Sınıf mücadelesi, sık sık (bazen “kültür savaşları” diye adlandırılan) kültürel karşıtlıklar ile çatışıyor. ABD ve Avrupa’da neo-faşizmin yükselmesini sağlayan etkenlerden biri, Batılı işçi sınıfının, göçmenlere, dış dünyadaki işçilere karşı duyduğu huzursuzluk ve tepkiden de kaynaklanıyor. Batı burjuvazisi, sanayi üretimini Asya’ya, Çin’e, Meksika’ya taşıyor; ABD’nin, Avrupa’nın mavi yakalı işçileri işsiz kalıyor; hizmet sektöründe ise Güney’den gelen koyu derili göçmen işçilerin rekabeti ücretleri aşındırıyor. İngiltere’de Brexit, serbest emek dolaşımını sağlayan AB kurallarına karşı koyulan tepki ile de besleniyor. Geleneksel işçi sınıfı oyları faşist Johnson’a kayıyor.
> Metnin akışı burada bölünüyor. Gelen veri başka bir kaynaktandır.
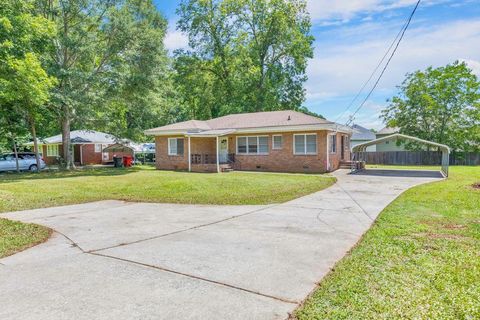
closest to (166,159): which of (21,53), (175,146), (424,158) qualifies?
(175,146)

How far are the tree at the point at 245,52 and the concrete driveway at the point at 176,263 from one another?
28804 millimetres

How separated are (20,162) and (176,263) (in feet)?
80.4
Güney coğrafyasında bir anlamda benzer kültürel, dinsel, milliyetçi tepkiler söz konusu değil mi? Sadece Türkiye’ye göz atalım: Türkiye işçi sınıfının elli yıl önce sosyalizme yönelmesini Müslüman kimliği engellemiyordu. Torunları, nasıl olup İslamcı faşizme teslim oldu?
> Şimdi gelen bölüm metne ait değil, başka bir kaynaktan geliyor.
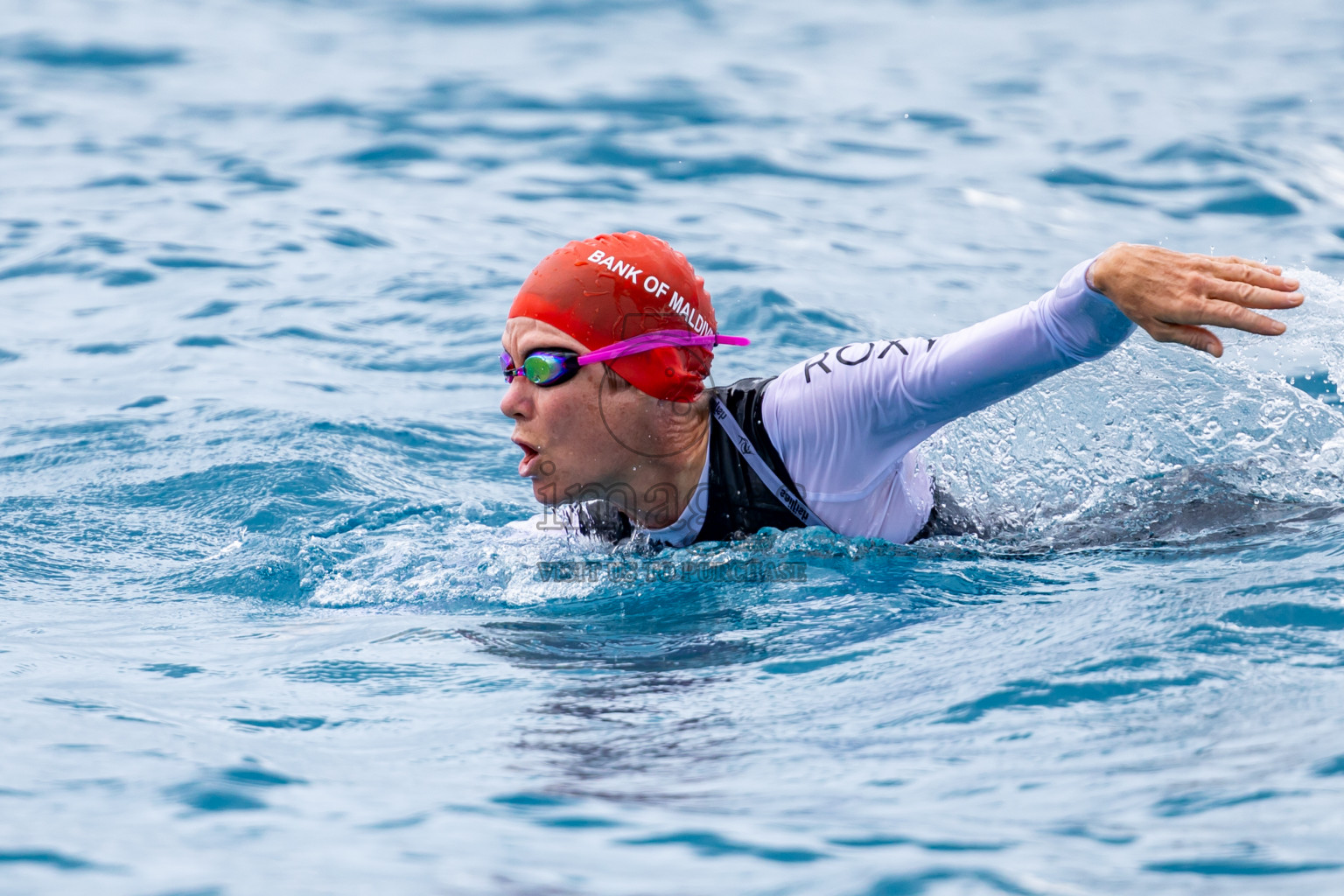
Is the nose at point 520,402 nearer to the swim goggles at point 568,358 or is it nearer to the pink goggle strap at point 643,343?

Suriyeli işçiler Çukurova pamuk tarlalarında yarım ücretle çalışarak Kürt işçilerin yerini aldı. İşçi sınıfı dayanışması, sınıf kardeşliği mi? Türkiyeli işçilerimizin sınıf menfaatini koruma mı? Korurken de Suriyelilerin kültürel özelliklerini, Arap’lığını, farklı Müslüman kimliklerini, hatta (politik ölçütlerle) olası cihatçı kimliklerini de katarak veya onları aşarak… Hangisi? Nasıl?

Dünyayı değiştirmek isteyen devrimci, anti-kapitalist muhalefetin bunun gibi güçlüklerin üstesinden gelmesi gerek. Bu çaba içinde, geçmiş devrimci mücadele birikimlerini, örgütlenme, mücadele yöntemlerini, kazanımlarını hem sahiplenmek; hem de bugünün koşullarına (gerekirse aşarak) uyarlamak…

Bu çetin görevi üstlenenlere kolay gele.